Global Financials: Sufficient Armor to Weather Near-Term Challenges
In our view, the biggest potential impact on banks’ credit fundamentals from a global trade war comes from potential second-order effects. These include weaker economic growth or persistent lower rates that could lead to weaker credit quality and weaker earnings growth.
Looking at recent earnings reports from US banks, we see continued financial strength with no major institutions seeing any meaningful impact from trade friction. US banks typically generate most of their revenue domestically. For instance, US bank revenues range from 48% at Citigroup to 78% at J.P.Morgan, 86% at Bank of America and 96% at Wells Fargo. The obvious indirect negative impact would be a US growth slowdown that would lower earnings (both higher problem loans and lower loan growth).
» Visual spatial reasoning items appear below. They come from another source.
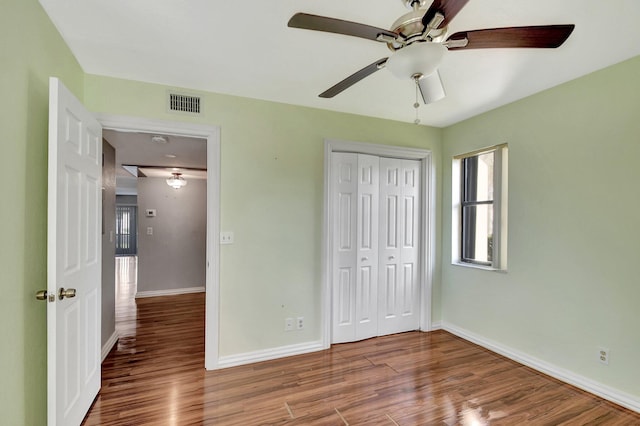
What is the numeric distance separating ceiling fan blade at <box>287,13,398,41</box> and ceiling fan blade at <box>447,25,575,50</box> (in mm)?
380

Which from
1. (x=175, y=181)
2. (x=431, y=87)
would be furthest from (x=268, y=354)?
(x=175, y=181)

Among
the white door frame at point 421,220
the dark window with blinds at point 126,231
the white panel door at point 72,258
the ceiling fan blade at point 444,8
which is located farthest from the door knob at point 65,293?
the dark window with blinds at point 126,231

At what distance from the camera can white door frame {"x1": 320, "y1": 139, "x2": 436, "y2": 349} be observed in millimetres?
3180

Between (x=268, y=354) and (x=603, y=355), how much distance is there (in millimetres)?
2734

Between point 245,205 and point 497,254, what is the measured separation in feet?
8.48

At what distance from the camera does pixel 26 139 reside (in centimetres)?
154

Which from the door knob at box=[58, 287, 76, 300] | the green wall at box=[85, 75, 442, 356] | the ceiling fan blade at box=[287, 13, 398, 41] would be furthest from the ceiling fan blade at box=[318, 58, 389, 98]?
the door knob at box=[58, 287, 76, 300]

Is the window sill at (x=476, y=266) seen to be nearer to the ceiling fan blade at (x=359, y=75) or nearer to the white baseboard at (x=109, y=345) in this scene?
the ceiling fan blade at (x=359, y=75)

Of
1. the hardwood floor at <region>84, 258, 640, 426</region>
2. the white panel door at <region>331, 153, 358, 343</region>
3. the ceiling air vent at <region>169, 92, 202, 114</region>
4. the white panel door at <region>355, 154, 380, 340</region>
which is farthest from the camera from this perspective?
the white panel door at <region>355, 154, 380, 340</region>

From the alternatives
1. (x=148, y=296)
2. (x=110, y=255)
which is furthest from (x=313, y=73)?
(x=148, y=296)

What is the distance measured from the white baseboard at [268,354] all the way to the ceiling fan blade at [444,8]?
2.87 meters

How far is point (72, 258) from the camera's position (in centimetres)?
182

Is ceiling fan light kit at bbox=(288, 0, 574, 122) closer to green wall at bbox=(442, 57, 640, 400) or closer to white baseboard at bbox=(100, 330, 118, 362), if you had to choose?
green wall at bbox=(442, 57, 640, 400)

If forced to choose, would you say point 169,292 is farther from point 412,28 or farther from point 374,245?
point 412,28
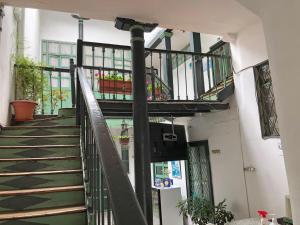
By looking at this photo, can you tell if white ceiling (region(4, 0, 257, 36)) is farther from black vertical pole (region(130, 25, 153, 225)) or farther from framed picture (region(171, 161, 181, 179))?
framed picture (region(171, 161, 181, 179))

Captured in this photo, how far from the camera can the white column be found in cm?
171

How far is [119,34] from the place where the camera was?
956 cm

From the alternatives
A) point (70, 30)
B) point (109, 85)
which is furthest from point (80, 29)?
point (109, 85)

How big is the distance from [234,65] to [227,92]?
0.46 metres

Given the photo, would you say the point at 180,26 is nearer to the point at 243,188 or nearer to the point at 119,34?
the point at 243,188

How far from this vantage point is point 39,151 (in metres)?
2.79

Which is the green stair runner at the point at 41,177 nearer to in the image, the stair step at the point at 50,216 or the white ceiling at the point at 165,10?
the stair step at the point at 50,216

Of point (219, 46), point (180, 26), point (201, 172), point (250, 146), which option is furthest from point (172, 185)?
point (180, 26)

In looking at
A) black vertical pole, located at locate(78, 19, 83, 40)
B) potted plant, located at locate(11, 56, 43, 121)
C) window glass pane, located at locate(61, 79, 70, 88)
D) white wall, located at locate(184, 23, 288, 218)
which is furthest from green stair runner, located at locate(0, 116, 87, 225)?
black vertical pole, located at locate(78, 19, 83, 40)

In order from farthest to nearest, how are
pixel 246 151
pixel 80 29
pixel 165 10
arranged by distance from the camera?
pixel 80 29 < pixel 246 151 < pixel 165 10

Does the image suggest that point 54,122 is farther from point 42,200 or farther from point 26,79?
point 42,200

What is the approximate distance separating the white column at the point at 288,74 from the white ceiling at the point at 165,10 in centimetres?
143

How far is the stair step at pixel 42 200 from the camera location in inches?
79.7

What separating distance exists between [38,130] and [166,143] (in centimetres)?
234
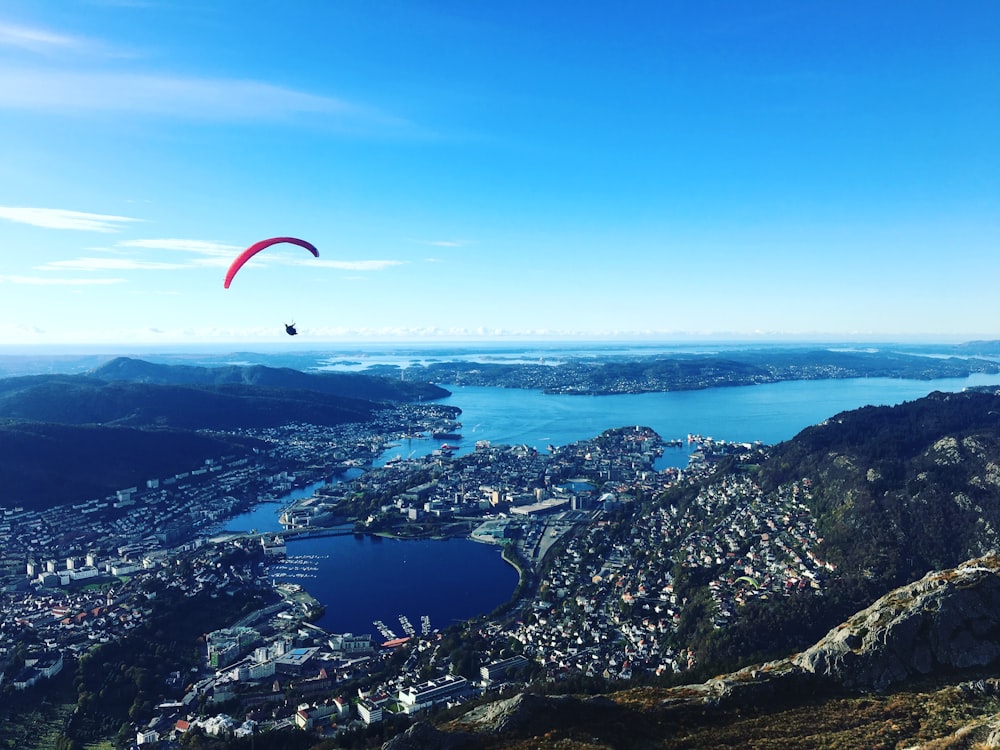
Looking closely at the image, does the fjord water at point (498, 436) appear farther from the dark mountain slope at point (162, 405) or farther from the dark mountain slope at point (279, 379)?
the dark mountain slope at point (162, 405)

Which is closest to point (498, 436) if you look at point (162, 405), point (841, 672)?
point (162, 405)

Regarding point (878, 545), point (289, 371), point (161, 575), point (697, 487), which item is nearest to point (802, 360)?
point (289, 371)

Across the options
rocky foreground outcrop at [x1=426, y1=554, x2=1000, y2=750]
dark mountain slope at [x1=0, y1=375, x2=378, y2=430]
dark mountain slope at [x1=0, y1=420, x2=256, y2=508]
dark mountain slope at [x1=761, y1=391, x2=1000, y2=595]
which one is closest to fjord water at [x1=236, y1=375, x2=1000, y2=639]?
dark mountain slope at [x1=0, y1=420, x2=256, y2=508]

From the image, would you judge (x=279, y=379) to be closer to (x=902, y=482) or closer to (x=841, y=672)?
(x=902, y=482)

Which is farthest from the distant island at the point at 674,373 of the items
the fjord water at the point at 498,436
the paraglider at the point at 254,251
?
the paraglider at the point at 254,251

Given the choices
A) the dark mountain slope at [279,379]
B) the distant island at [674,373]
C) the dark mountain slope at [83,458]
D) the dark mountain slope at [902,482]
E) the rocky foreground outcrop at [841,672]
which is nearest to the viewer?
the rocky foreground outcrop at [841,672]

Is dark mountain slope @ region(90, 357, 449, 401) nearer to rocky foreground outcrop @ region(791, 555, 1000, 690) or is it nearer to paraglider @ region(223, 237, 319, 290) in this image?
paraglider @ region(223, 237, 319, 290)
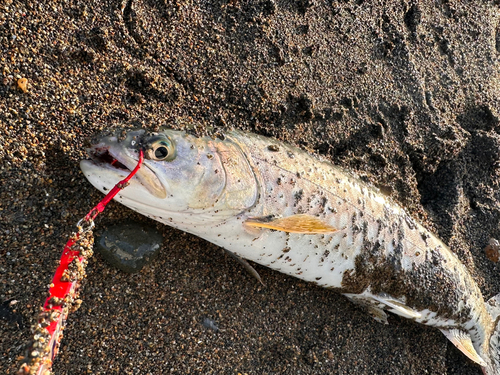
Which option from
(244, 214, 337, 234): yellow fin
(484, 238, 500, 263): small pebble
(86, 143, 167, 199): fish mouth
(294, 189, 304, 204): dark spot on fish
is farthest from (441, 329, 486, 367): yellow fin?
(86, 143, 167, 199): fish mouth

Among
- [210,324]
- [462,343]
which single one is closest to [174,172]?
[210,324]

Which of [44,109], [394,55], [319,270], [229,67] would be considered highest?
[394,55]

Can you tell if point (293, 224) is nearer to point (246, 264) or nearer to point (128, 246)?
point (246, 264)

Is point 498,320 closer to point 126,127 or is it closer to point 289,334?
point 289,334

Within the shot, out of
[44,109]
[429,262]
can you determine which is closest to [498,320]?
[429,262]

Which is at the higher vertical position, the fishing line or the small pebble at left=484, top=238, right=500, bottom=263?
the small pebble at left=484, top=238, right=500, bottom=263

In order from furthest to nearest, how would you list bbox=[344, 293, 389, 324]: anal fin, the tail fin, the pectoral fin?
the tail fin < bbox=[344, 293, 389, 324]: anal fin < the pectoral fin

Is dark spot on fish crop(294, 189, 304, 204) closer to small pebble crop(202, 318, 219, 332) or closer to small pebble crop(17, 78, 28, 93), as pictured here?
small pebble crop(202, 318, 219, 332)
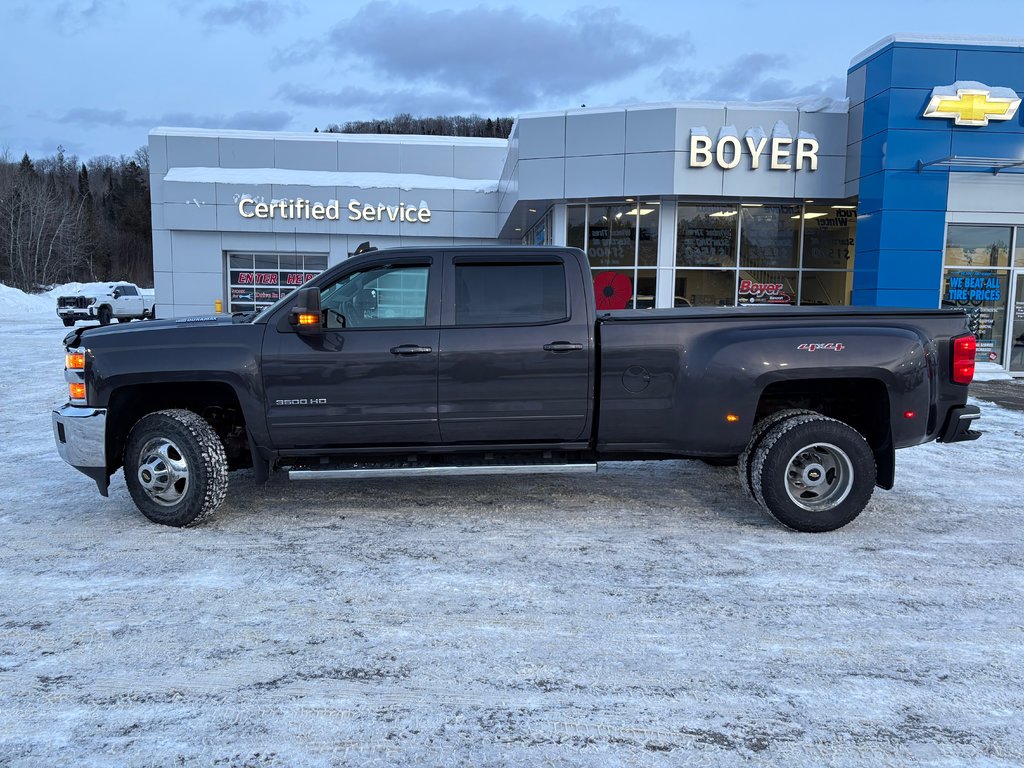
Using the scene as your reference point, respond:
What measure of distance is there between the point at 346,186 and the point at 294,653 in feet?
70.0

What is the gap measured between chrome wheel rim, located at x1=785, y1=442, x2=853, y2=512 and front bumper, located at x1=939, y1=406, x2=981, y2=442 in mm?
852

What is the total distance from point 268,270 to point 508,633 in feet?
73.6

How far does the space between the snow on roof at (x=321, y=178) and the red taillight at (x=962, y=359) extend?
1958 cm

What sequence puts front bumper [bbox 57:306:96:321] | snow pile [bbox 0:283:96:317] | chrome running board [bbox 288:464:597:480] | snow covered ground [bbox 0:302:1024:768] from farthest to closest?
snow pile [bbox 0:283:96:317] → front bumper [bbox 57:306:96:321] → chrome running board [bbox 288:464:597:480] → snow covered ground [bbox 0:302:1024:768]

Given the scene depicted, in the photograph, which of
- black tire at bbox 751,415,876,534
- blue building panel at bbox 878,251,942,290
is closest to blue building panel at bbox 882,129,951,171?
blue building panel at bbox 878,251,942,290

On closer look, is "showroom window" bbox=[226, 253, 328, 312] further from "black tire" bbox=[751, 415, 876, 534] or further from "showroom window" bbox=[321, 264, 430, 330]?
"black tire" bbox=[751, 415, 876, 534]

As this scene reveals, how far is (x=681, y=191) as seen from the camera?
1512 cm

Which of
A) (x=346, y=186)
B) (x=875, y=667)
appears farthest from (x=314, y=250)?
(x=875, y=667)

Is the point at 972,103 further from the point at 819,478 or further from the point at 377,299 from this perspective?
the point at 377,299

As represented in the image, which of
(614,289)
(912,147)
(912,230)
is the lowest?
(614,289)

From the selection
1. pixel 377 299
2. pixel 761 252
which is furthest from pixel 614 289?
pixel 377 299

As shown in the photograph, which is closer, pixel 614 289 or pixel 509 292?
pixel 509 292

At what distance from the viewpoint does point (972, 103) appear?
13.7 m

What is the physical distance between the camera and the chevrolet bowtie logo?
44.8 feet
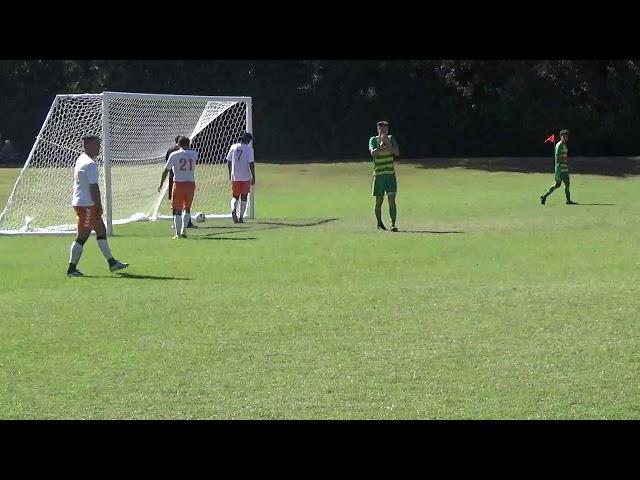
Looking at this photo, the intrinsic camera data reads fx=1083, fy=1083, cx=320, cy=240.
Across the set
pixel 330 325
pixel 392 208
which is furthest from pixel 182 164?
pixel 330 325

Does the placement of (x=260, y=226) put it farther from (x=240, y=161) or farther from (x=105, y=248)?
(x=105, y=248)

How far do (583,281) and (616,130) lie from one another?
34.0 metres

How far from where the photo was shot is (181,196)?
756 inches

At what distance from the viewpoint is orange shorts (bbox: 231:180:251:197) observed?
2228cm

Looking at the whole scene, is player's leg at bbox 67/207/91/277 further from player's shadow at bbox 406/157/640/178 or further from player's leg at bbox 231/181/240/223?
player's shadow at bbox 406/157/640/178

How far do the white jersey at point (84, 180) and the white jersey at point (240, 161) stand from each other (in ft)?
27.3

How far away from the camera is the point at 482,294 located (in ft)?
39.5

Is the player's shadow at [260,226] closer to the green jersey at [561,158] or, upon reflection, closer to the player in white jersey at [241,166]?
the player in white jersey at [241,166]

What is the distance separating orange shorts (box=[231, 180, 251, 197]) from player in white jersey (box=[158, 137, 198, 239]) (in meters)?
2.91
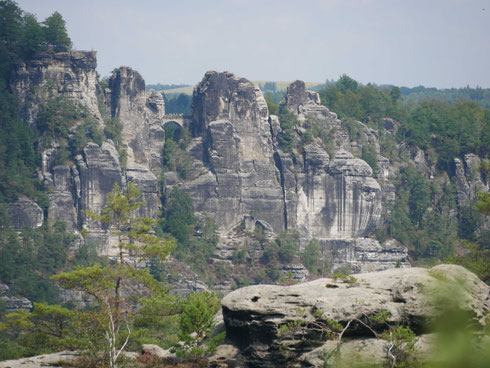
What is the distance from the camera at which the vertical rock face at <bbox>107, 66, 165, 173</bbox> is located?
57656 millimetres

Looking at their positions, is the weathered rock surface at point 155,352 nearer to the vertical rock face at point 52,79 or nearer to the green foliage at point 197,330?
the green foliage at point 197,330

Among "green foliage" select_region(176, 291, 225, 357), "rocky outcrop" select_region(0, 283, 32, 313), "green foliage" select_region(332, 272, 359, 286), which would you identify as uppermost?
"green foliage" select_region(332, 272, 359, 286)

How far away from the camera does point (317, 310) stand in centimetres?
1697

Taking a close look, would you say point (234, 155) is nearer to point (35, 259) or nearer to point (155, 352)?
point (35, 259)

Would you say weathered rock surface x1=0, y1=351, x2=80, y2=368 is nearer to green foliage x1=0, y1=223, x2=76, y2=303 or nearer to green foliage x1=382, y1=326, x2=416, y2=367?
green foliage x1=382, y1=326, x2=416, y2=367

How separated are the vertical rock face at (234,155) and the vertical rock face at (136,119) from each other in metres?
3.55

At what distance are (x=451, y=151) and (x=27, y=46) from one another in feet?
122

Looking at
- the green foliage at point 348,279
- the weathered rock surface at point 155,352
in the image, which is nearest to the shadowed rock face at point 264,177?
the weathered rock surface at point 155,352

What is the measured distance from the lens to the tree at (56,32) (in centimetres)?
5712

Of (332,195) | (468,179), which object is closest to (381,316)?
(332,195)

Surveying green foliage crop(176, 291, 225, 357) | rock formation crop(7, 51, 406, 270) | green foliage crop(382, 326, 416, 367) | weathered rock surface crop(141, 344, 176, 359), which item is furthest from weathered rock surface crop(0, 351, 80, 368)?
rock formation crop(7, 51, 406, 270)

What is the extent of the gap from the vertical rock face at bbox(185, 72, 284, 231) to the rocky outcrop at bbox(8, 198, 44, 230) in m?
12.1

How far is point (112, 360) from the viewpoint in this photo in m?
16.3

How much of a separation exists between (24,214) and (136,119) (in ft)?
41.8
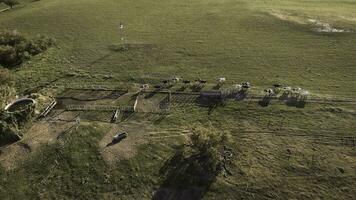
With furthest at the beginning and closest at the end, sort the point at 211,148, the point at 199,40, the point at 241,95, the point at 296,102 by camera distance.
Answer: the point at 199,40 < the point at 241,95 < the point at 296,102 < the point at 211,148

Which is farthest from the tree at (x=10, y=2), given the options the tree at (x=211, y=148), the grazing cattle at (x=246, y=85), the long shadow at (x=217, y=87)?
the tree at (x=211, y=148)

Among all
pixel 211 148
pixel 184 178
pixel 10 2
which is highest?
pixel 10 2

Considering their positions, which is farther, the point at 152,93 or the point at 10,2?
the point at 10,2

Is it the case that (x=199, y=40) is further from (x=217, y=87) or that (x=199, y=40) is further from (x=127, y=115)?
(x=127, y=115)


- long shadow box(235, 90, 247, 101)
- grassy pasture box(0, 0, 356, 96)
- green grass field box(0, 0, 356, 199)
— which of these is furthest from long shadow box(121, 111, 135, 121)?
long shadow box(235, 90, 247, 101)

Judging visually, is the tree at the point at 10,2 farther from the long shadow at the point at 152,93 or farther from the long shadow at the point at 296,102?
the long shadow at the point at 296,102

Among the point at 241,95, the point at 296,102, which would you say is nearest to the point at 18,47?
the point at 241,95

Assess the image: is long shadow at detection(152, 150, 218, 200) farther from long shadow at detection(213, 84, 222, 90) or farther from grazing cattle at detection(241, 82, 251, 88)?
grazing cattle at detection(241, 82, 251, 88)
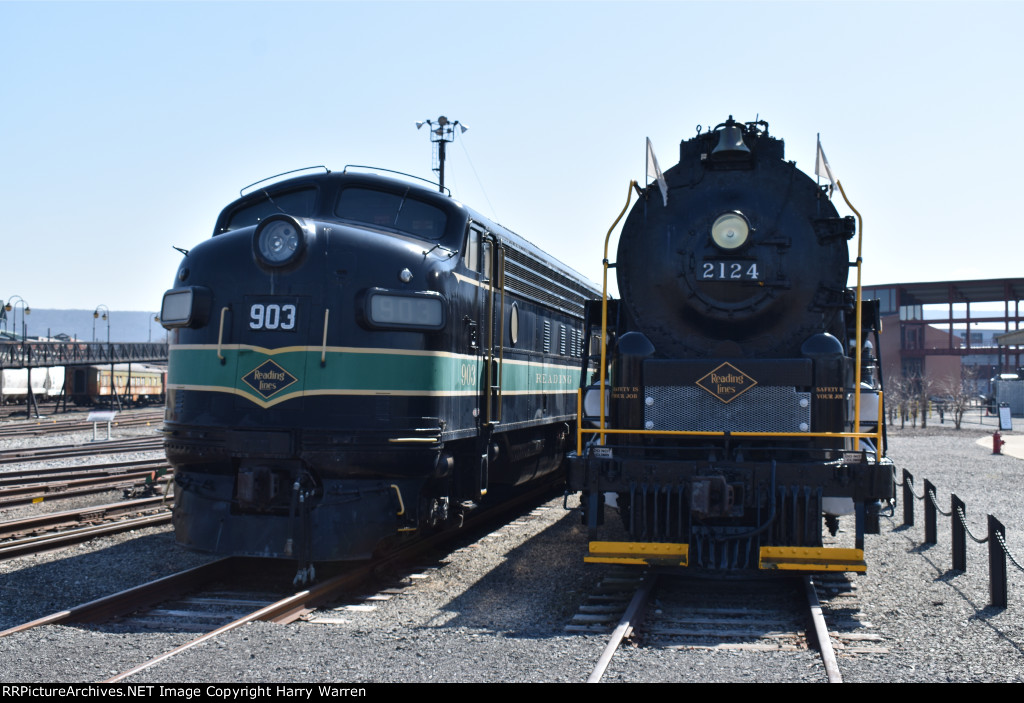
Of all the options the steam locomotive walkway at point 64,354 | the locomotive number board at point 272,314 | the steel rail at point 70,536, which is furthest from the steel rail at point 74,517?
the steam locomotive walkway at point 64,354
Turning to the universe of major European banks, only a fraction have meaningful operations (in terms of revenues and assets) outside their respective home markets or the EU. Of these, most revenue collected from activities that are potentially sensitive to disruption in the international business order are fees (from wealth management or investment banking activities) rather than revenues from lending operations (which carry much more credit risk).
Unlike the US banks, a number of banking systems in Europe (especially in the periphery) are still in the process of improving asset quality and building capital. These would be the most vulnerable to a deterioration in economic sentiment and fundamentals in Europe or their domestic markets. Given that, the European banking system today is in a much stronger position fundamentally than at any time in the last decade. Since the crisis, European banks have built more than €700 billion in capital, nearly quadrupled their CET1 ratios (to 14.2% at the end of 1Q18) and reduced their NPL ratios to 3.9% from a peak of around 7% in 2015.
With these points in mind, our strategy emphasizes a quality bias to select banks with low risk business models in strong countries with healthy banking systems.
Staying on Offense
As is always the case with markets, the risks are two-sided. Given the intense focus on trade tensions recently, market prices may already reflect some of the downside risks. It could very well be the case that we have now seen the worst of the trade tensions, and that what has been announced thus far proves to be manageable for the US and the global economy. The news on trade could even improve from here, either due to a negotiated détente or possibly some kind of agreement in other trade areas. Any such positive development would presumably provide some support for spread sectors.
However, one can’t ignore the possibility that trade tensions may worsen. If tensions were to continue to escalate, it is not unreasonable to expect further pressure on spread sectors. This risk case underscores the need for diversified portfolios. As our Chief Investment Officer Ken Leech has argued over the past few years, USTs remain the best diversifying hedge in a broad fixed-income portfolio, and this is especially applicable in the event of a trade war.
From a spread sector standpoint, positioning our portfolios against such a risk is driven very much by individual issuer views which we have outlined in this note. We would argue that the better diversified a company is geographically and by segment, the more scope it has to address trade threats and weather the storm. All else being equal, it will be the larger companies that outperform in such an environment.
- GDP impact: US (-0.8%); Emerging Asia (-0.7%); Latin America and Japan (-0.6%); the eurozone and the rest of the world (-0.3%). IMF G-20 Surveillance Note, “The Global Impact of Escalating Trade Tensions,” July 2018.
- Under Section 301 of the Trade Act of 1974, the US can impose trade sanctions on foreign countries that violate trade agreements or engage in unfair trade practices. If negotiations to address the issue fail, the US may take action to raise import duties on the foreign country’s products as a means to rebalance lost concessions.